_Task objective_.
Could you print each entry below verbatim while omitting the pictures?
┌────────
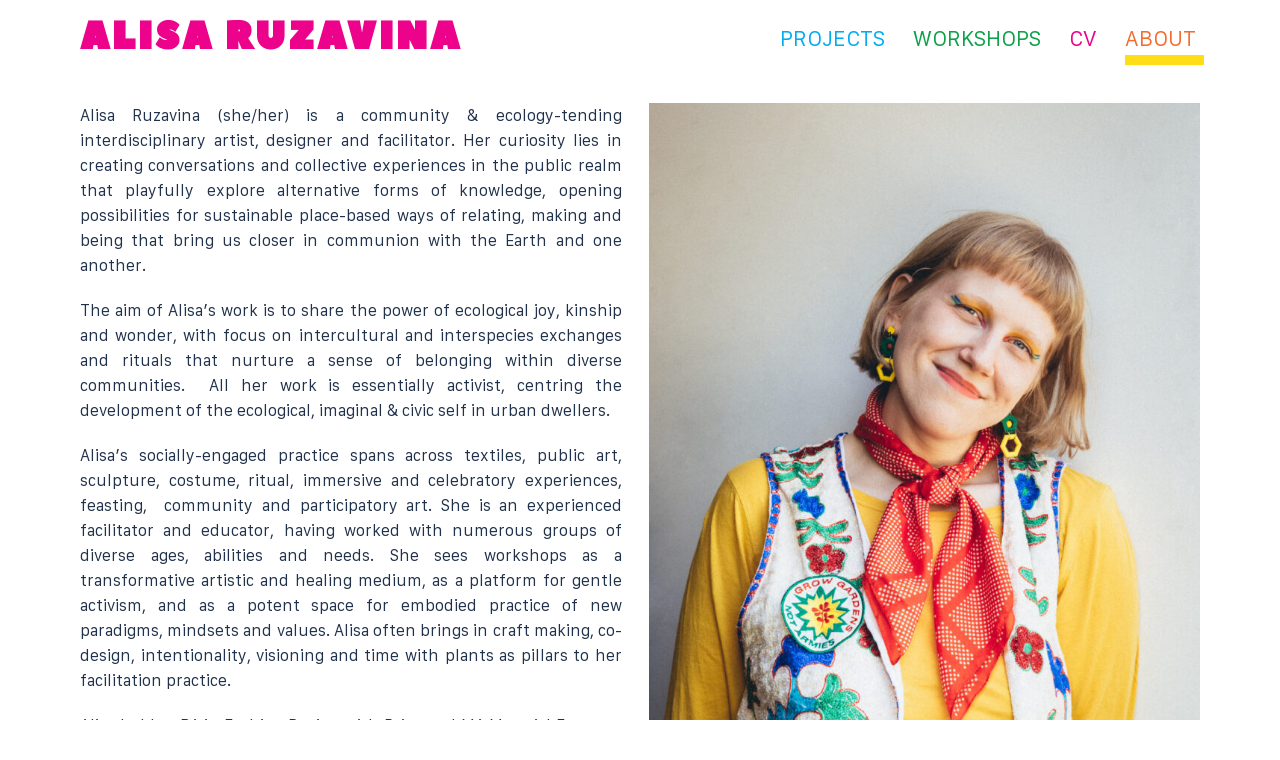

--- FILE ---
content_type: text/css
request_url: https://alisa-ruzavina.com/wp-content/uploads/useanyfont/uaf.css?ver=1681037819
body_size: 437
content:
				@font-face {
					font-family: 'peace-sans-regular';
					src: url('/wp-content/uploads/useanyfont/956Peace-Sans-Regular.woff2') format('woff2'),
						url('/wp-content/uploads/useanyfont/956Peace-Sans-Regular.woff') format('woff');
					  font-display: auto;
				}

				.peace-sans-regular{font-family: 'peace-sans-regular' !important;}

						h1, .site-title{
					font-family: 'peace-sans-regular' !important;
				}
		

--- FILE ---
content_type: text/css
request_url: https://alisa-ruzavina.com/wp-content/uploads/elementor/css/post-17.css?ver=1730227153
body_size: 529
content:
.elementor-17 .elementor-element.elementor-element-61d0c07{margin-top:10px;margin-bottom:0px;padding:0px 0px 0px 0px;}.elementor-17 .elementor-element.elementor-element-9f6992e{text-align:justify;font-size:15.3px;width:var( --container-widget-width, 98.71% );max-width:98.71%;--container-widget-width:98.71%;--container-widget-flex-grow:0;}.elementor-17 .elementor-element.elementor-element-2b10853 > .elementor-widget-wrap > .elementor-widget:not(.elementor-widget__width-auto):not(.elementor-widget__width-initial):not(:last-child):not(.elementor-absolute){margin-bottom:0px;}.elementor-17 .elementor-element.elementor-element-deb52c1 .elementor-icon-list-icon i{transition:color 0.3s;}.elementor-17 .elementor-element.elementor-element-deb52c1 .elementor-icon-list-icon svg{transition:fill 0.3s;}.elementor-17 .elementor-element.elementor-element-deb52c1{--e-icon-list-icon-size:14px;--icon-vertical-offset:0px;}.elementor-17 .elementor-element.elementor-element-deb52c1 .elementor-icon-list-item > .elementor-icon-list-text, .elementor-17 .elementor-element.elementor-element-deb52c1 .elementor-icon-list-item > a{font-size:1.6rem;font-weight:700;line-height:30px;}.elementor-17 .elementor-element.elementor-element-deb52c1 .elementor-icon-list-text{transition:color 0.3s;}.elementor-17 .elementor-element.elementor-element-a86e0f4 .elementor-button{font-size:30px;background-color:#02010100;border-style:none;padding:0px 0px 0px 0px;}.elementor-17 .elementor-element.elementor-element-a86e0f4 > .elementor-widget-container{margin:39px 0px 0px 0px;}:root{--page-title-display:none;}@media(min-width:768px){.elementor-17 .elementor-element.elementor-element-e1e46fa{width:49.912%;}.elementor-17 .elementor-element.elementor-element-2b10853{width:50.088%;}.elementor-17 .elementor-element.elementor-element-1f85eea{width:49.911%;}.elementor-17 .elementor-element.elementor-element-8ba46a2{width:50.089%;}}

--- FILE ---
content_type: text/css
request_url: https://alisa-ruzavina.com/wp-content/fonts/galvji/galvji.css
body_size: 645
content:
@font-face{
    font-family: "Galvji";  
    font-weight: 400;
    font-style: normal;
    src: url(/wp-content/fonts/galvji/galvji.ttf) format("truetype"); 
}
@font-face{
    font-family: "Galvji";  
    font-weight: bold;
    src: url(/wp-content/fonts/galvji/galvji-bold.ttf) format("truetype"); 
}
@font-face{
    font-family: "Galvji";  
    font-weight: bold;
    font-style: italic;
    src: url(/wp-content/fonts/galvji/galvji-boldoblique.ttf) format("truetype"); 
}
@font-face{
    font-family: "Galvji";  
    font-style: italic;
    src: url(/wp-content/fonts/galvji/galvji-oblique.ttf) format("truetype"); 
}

└────────
_Output below_.
--- FILE ---
content_type: text/css
request_url: https://alisa-ruzavina.com/wp-content/uploads/useanyfont/uaf.css?ver=1681037819
body_size: 437
content:
				@font-face {
					font-family: 'peace-sans-regular';
					src: url('/wp-content/uploads/useanyfont/956Peace-Sans-Regular.woff2') format('woff2'),
						url('/wp-content/uploads/useanyfont/956Peace-Sans-Regular.woff') format('woff');
					  font-display: auto;
				}

				.peace-sans-regular{font-family: 'peace-sans-regular' !important;}

						h1, .site-title{
					font-family: 'peace-sans-regular' !important;
				}
		

--- FILE ---
content_type: text/css
request_url: https://alisa-ruzavina.com/wp-content/uploads/elementor/css/post-17.css?ver=1730227153
body_size: 529
content:
.elementor-17 .elementor-element.elementor-element-61d0c07{margin-top:10px;margin-bottom:0px;padding:0px 0px 0px 0px;}.elementor-17 .elementor-element.elementor-element-9f6992e{text-align:justify;font-size:15.3px;width:var( --container-widget-width, 98.71% );max-width:98.71%;--container-widget-width:98.71%;--container-widget-flex-grow:0;}.elementor-17 .elementor-element.elementor-element-2b10853 > .elementor-widget-wrap > .elementor-widget:not(.elementor-widget__width-auto):not(.elementor-widget__width-initial):not(:last-child):not(.elementor-absolute){margin-bottom:0px;}.elementor-17 .elementor-element.elementor-element-deb52c1 .elementor-icon-list-icon i{transition:color 0.3s;}.elementor-17 .elementor-element.elementor-element-deb52c1 .elementor-icon-list-icon svg{transition:fill 0.3s;}.elementor-17 .elementor-element.elementor-element-deb52c1{--e-icon-list-icon-size:14px;--icon-vertical-offset:0px;}.elementor-17 .elementor-element.elementor-element-deb52c1 .elementor-icon-list-item > .elementor-icon-list-text, .elementor-17 .elementor-element.elementor-element-deb52c1 .elementor-icon-list-item > a{font-size:1.6rem;font-weight:700;line-height:30px;}.elementor-17 .elementor-element.elementor-element-deb52c1 .elementor-icon-list-text{transition:color 0.3s;}.elementor-17 .elementor-element.elementor-element-a86e0f4 .elementor-button{font-size:30px;background-color:#02010100;border-style:none;padding:0px 0px 0px 0px;}.elementor-17 .elementor-element.elementor-element-a86e0f4 > .elementor-widget-container{margin:39px 0px 0px 0px;}:root{--page-title-display:none;}@media(min-width:768px){.elementor-17 .elementor-element.elementor-element-e1e46fa{width:49.912%;}.elementor-17 .elementor-element.elementor-element-2b10853{width:50.088%;}.elementor-17 .elementor-element.elementor-element-1f85eea{width:49.911%;}.elementor-17 .elementor-element.elementor-element-8ba46a2{width:50.089%;}}

--- FILE ---
content_type: text/css
request_url: https://alisa-ruzavina.com/wp-content/fonts/galvji/galvji.css
body_size: 645
content:
@font-face{
    font-family: "Galvji";  
    font-weight: 400;
    font-style: normal;
    src: url(/wp-content/fonts/galvji/galvji.ttf) format("truetype"); 
}
@font-face{
    font-family: "Galvji";  
    font-weight: bold;
    src: url(/wp-content/fonts/galvji/galvji-bold.ttf) format("truetype"); 
}
@font-face{
    font-family: "Galvji";  
    font-weight: bold;
    font-style: italic;
    src: url(/wp-content/fonts/galvji/galvji-boldoblique.ttf) format("truetype"); 
}
@font-face{
    font-family: "Galvji";  
    font-style: italic;
    src: url(/wp-content/fonts/galvji/galvji-oblique.ttf) format("truetype"); 
}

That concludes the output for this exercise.